Paul requested to send the story to the Kenosha News and I agreed. I wanted to show my support for the military, veterans, and everyone who knows why you stand for the flag and be respectful of it and the national anthem. The Kenosha News got some facts wrong (not unusual) but the story reached a good friend of my father’s, Richard Bosanko, from when he worked at the fire department. Bo found my number and called to ask if he could shoot me an email of an interesting story from his buddy, Paul Frederickson. Bo forwarded me an email from Paul F of when he was at the Vietnam Wall in Washington DC in 2019.
Paul F had brought along pictures of all of his buddies who served who had either passed or would never be able to make it out to the Wall because of their health conditions. He had a picture taken of him and all of the pictures lined up on top of the wall when he was there. In his email, he told Bo that he returned all of the pictures of his buddies to their families but the only one he couldn’t was of my dad’s. My dad’s picture had fallen in the crevice of the Wall and he wasn’t able to retrieve it. It forever remains a part of the Wall in that little crevice. I always wanted my dad to be able to take an Honor Flight and get a true welcome home but because of his health, he never got the chance. To me, this was my dad’s way of letting me know he made it out to the Wall to honor all of the men and women who sacrificed their lives for him and us.

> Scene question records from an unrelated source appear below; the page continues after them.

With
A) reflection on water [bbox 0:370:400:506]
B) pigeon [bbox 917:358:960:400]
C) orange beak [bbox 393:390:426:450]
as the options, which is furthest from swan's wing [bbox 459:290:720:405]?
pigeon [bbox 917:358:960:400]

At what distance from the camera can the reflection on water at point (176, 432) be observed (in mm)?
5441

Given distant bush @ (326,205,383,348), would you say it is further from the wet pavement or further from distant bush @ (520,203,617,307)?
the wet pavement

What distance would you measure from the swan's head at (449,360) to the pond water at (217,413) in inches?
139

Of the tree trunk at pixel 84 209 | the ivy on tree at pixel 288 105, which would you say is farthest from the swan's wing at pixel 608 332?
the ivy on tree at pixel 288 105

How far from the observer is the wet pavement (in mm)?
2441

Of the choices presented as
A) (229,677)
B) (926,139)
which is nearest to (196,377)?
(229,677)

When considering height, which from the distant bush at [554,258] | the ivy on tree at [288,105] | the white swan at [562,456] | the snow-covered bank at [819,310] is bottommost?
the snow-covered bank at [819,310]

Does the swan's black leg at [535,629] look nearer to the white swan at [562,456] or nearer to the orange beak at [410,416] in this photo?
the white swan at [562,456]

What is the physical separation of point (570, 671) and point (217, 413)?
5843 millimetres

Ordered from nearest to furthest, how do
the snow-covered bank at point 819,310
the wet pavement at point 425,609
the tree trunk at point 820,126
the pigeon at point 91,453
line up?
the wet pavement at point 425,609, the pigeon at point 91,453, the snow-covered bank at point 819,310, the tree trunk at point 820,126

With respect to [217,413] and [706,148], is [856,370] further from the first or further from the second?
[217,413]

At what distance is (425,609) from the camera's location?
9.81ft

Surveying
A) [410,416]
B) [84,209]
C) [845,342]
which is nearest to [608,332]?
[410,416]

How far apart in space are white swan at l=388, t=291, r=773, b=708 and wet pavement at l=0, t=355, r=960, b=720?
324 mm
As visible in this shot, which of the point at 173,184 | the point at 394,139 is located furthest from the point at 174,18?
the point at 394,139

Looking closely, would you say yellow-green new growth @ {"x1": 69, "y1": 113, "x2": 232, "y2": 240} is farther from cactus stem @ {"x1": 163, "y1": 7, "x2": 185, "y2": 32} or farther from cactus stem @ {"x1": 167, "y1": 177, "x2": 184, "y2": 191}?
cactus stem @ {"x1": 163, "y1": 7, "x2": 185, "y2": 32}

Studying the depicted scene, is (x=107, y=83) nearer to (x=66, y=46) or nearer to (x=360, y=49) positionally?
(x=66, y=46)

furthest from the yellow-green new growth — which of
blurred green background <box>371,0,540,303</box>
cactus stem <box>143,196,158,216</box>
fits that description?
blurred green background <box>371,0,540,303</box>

In all of this, the Kenosha News headline of Simple gesture leads to big result really rang true for me as a gift that kept on giving and was so meaningful to me personally. When I let the American Legion know their flags were down, it wasn’t supposed to benefit me in any way. My daughters and I have learned through Scouts to Do A Good Turn Daily. That was my Good Turn and all I wanted that day was a warm coffee. My daughters and I know how important the flag is, it’s a lesson we relearn every Memorial Day, Veteran’s Day, Flag Day and 4th of July and every time we see the old guys with the crooked VFW hats that remind me so much of my dad. When I let the American Legion know of the flags being down, that was my way of thanking them for their service, for remembering all that they sacrificed and to just say “Welcome home.”